**TASK BRIEF**: Extract the rows below word for word, from their first line up to and including the line with "4.50 metres", and leave the pictures out of your answer.

**DATA IN THIS EXERCISE**:
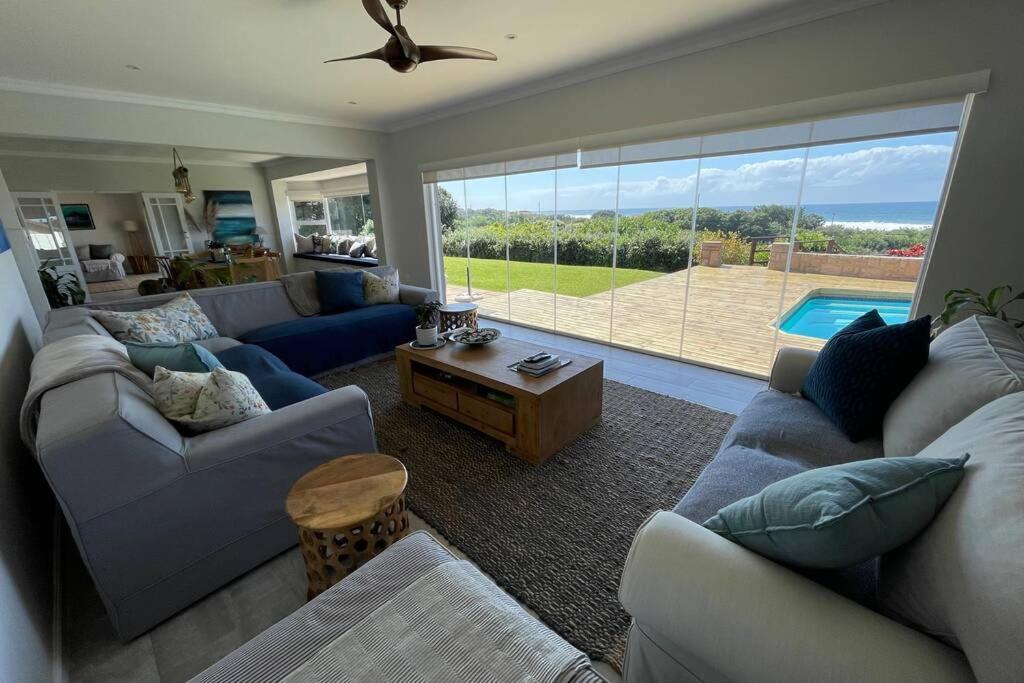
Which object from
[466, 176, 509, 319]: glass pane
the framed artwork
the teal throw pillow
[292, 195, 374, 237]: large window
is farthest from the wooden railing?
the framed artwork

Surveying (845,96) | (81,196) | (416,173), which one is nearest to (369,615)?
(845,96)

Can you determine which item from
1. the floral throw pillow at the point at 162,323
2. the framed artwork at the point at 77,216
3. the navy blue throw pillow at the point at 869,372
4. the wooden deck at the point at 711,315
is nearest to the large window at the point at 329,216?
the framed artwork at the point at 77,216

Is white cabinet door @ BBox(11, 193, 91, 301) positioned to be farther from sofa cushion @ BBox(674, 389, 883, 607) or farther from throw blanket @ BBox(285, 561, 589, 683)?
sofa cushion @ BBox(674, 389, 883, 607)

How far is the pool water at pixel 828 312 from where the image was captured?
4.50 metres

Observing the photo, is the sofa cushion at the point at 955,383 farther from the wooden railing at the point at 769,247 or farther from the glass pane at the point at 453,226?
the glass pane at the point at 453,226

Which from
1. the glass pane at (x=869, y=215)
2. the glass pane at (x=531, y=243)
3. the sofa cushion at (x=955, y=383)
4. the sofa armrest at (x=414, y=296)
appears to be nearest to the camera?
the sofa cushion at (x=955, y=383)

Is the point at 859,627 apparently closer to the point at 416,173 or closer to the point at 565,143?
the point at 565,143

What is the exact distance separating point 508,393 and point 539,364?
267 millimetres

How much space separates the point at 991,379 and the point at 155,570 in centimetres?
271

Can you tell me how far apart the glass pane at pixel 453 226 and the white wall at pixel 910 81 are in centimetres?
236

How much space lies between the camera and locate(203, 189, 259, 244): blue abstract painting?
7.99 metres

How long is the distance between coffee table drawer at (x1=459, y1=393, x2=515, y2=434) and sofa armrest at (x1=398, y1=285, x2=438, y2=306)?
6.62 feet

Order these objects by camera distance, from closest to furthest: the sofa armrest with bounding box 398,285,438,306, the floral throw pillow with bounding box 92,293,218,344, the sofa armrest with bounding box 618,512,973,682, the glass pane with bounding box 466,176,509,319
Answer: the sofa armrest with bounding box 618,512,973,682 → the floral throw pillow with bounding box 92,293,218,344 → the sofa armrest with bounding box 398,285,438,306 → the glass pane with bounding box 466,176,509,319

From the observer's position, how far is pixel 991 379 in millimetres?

**RESULT OF THIS TASK**:
Which object from
[466, 176, 509, 319]: glass pane
the framed artwork
the teal throw pillow
[292, 195, 374, 237]: large window
is farthest from the wooden railing?
the framed artwork

Surveying (845,96) | (81,196) | (416,173), which one is nearest to (369,615)?
(845,96)

Can you determine which item from
1. the floral throw pillow at the point at 162,323
2. the framed artwork at the point at 77,216
3. the navy blue throw pillow at the point at 869,372
4. the wooden deck at the point at 711,315
is nearest to the large window at the point at 329,216?
the framed artwork at the point at 77,216

Is white cabinet door @ BBox(11, 193, 91, 301) positioned to be farther from sofa cushion @ BBox(674, 389, 883, 607) or farther from throw blanket @ BBox(285, 561, 589, 683)?
sofa cushion @ BBox(674, 389, 883, 607)

How far is the pool water at pixel 828 312 from where the image was captured?
4.50 metres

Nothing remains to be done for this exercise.